I love coming down here to show students the relationships between plants and that plants should satisfy more than one function, such as attracting birds and providing color.  Aesthetics is one.  It’s quite interesting.  It’s a much healthier landscape compared to many landscapes designed by others.  It’s based on function; Form follows function.

I’ve taken my students on a field trip to Waimarie Community Garden [started by the Hamilton Permaculture Trust]. We extend it into farms as well.  Farming is huge here – it’s also a huge polluter.  We’re looking at ways of improving the landscape, not just stopping phosphates from going to river, but by putting edible plants in the riparian zone.

 

Fejoah Tree in The Sustainable Backyard

We talk about ecosystem services, and there’s a bit of focusing on monoculture.   Monoculture is highly open to risks of collapse.  Then there’s biodiversity. And then there’s an ‘in between’, where production is balanced with biodiversity.  So get in fruit trees.  Open your mind to the plant world.  I want them saying, “I can use fejoahs and pine nuts in my design.”

 

My Landscape Design Two class is all theory.  We do plant identification and spend  one week on edible plants.  I try to have them look at the landscape in an edible way.  If you’re going to plant a box hedge, you can use chili or guava.  Look at forms of plants we’ve always used in our backyard, but look at them from a different angle.  When you have climbing plants, you can have them growing up your corn, for example.
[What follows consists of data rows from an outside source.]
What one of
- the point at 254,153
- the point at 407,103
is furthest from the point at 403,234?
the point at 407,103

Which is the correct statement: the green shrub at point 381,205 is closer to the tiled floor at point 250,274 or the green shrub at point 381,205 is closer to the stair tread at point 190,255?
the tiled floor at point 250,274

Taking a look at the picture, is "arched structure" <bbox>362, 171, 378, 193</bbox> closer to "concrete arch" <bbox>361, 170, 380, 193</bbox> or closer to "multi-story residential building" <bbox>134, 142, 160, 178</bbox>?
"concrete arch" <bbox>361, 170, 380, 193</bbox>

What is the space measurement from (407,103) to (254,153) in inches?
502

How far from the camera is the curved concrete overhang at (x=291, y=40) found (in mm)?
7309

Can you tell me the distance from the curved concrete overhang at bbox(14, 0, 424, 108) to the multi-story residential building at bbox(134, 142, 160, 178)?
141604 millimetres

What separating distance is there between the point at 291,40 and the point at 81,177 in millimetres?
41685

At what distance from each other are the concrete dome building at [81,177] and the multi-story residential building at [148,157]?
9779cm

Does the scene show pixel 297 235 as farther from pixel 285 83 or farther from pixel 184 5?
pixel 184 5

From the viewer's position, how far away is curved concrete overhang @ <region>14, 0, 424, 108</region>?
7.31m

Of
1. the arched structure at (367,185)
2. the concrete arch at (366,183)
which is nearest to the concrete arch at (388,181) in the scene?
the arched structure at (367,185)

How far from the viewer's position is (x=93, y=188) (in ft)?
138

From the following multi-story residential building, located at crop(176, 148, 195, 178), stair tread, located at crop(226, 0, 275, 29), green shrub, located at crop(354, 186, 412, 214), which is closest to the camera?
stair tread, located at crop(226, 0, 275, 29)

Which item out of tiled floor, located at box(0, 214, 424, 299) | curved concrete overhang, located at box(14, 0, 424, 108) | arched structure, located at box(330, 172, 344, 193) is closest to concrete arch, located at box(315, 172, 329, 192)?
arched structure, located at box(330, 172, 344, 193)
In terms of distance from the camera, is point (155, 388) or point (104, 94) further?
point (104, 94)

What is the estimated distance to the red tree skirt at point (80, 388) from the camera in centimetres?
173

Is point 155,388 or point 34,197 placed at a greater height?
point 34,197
I have a nice video of Nigel Wilson and he’s building a garden in the desert and he’s creating an amazing food producing, lush forest.  It’s great to show them that.  My experience with education is it’s a jumping off point. I just try to wow them with stuff so they can take what they need or want.  My students are between the ages of 19 and 30.  Some day they might think about permaculture, or growing beans up their corn.

Usually they’re really interested.  They’re really interested in cutting edge technology.  Green roofs were very popular this year.  We usually tend to bombard young people with a whole bunch of terrible statistics, instead of showing them what they can do.